Exercises:
1. In the passage on the roots of Greek philosophy, rewrite the part from "Sumer and Babylon, both" to "live in Greece.", substituting "the Fertile Crescent" for "Mesopotamia".
2. In the passage on the roots of Greek philosophy, which city-state did Thales, Anaximander, and Anaximenes live in?

Passage shown:
----

Sumer and Babylon, both in Mesopotamia, had traditions of literacy that long predated the Greeks. So did Persia. Some scholars point to Africa as the original source of intellectual inquiry. The problem with these claims is that there’s no proof. Clues, however, indicate that Greek philosophy benefited from cultural crosscurrents. For example, the first Greek philosophers didn’t live in Greece.
Living on the edges of Greek society
Greeks were colonizers. As they sailed around the Aegean Sea and beyond into the wider Mediterranean, they liked to settle and establish city-states like the ones back home. Their colonies produced the Greeks’ earliest hotshot thinkers.
Pythagoras was born on an island off the coast of Turkey and moved to Italy. Thales, his student Anaximander, and the younger Anaximenes are called the Milesians or the Ionians, because they lived in Miletus, a city-state in Greek Asia. (That part of the world — in present-day Turkey — was called Ionia.) Xenophanes lived in Colophon, near present-day Izmir, Turkey.
Drawing inspiration from other cultures
You may think of the Greeks of the fifth century BC as an early culture. But they looked back on an honored past embodied in the works of their poets — especially Homer. Greeks held a traditional regard for wisdom (their word for it was sophia) and for skill with words. They also had a tradition of considering what is right and moral and questioning how society should function.
Greeks living on the frontiers of their culture may have found their traditions stimulated by the scholarship of other cultures. For example, Babylonians studied the stars and planets for centuries. Also, writings from Persia and probably Egypt — considerations of natural phenomena such as tides and stars and human inventions, such as mathematics — circulated among the learned in Greek society. Some modern scholars say that when the Greeks got their hands on Babylonian astronomy and started talking about the stars as natural phenomena rather than supernatural personalities,science began.
Traveling broadens the mind
Thales, a philosopher of the seventh century BC (who was fascinated by water), made at least one visit to Egypt and came up with a way to measure the height of the Great Pyramid. Standing next to the pyramid as the sun rose in the sky, he watched his own shadow. When his shadow exactly matched his own height, he hurried to mark the length of the pyramid’s shadow. By measuring the shadow, he determined the pyramid’s height. Was this novel thinking on Thales’s part, or did an Egyptian surveyor teach it to him?
Living where they did, Thales and his progeny could have seen Indian poetry or accessed Sumerian texts. Could these guys have just taken older Eastern or African ways of looking at the world and talked them up among their fellow Greeks? Nobody knows for sure.
Examining Eastern Philosophies
China developed philosophical traditions around the same time that the Greeks were creating a name for themselves in the field. Chinese philosophies had a widespread impact throughout East Asia.
Confucius and Lao-tzu, China’s most famous early philosophers, were roughly contemporaries of Anaximenes of Miletus (there’s more about him in the earlier section “Testing a theory but blowing the methodology”). The teachings of both Chinese philosophers grew into traditions that came to be considered religious as much as philosophical.
Confucians stress the importance of cultural heritage, family, and society.
Taoists look to the natural world and its underlying path, or way, as the route to peace.

----

Exercise data:
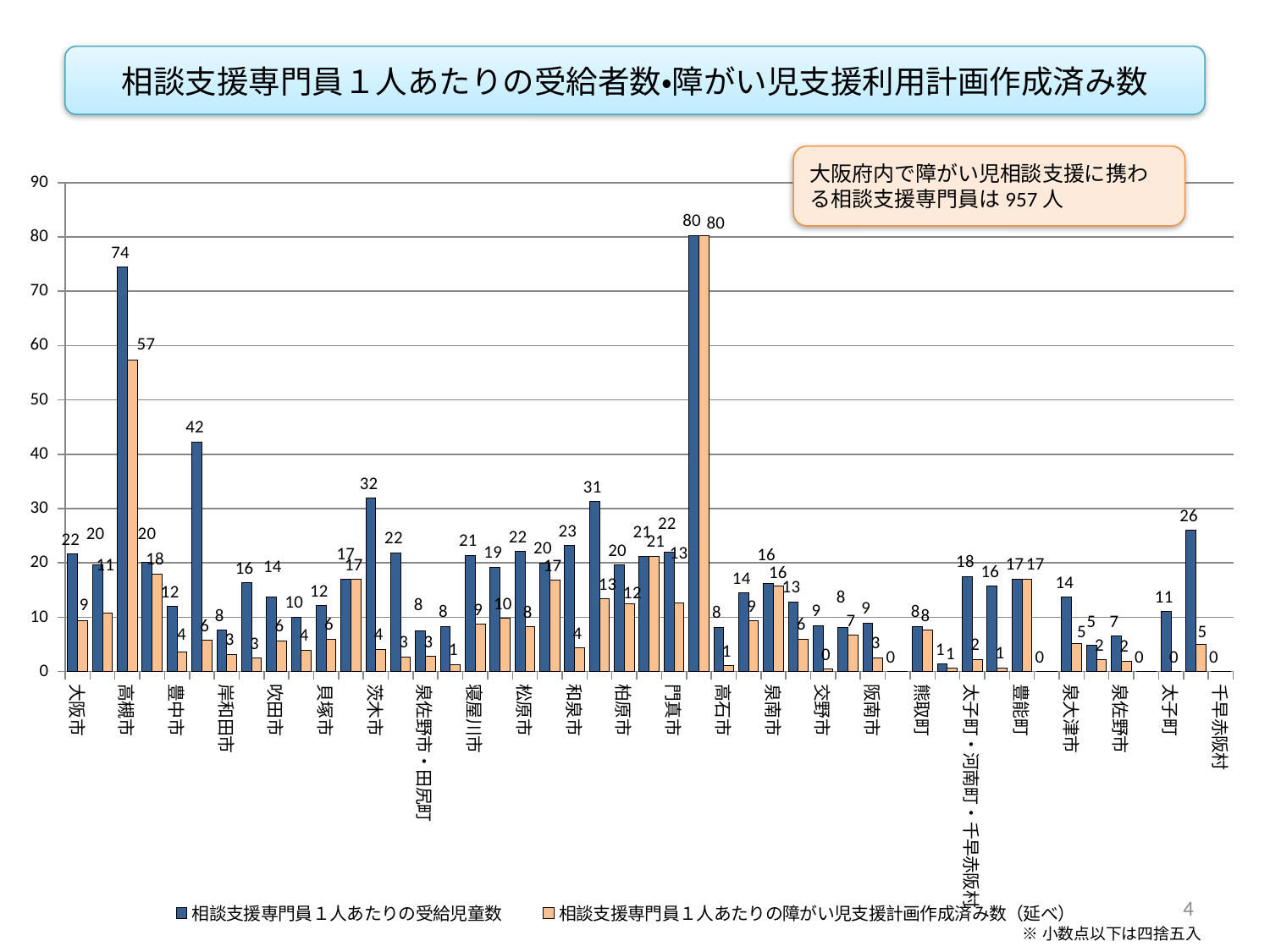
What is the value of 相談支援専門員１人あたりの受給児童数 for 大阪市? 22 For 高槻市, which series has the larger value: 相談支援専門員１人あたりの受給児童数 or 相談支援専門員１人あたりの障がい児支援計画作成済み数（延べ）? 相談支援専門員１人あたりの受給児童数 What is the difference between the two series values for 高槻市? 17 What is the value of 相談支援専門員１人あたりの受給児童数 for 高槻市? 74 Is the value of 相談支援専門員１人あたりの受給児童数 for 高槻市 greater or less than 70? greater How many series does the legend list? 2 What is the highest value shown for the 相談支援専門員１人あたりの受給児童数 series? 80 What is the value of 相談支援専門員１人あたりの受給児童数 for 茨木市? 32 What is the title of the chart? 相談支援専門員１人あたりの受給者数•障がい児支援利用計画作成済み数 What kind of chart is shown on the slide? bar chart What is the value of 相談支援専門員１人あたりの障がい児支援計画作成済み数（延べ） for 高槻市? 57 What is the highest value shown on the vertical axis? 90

----

Results of the tasks:
1.
Sumer and Babylon, both in the Fertile Crescent, had traditions of literacy that long predated the Greeks. So did Persia. Some scholars point to Africa as the original source of intellectual inquiry. The problem with these claims is that there’s no proof. Clues, however, indicate that Greek philosophy benefited from cultural crosscurrents. For example, the first Greek philosophers didn’t live in Greece.

2. Miletus, a city-state in Greek Asia.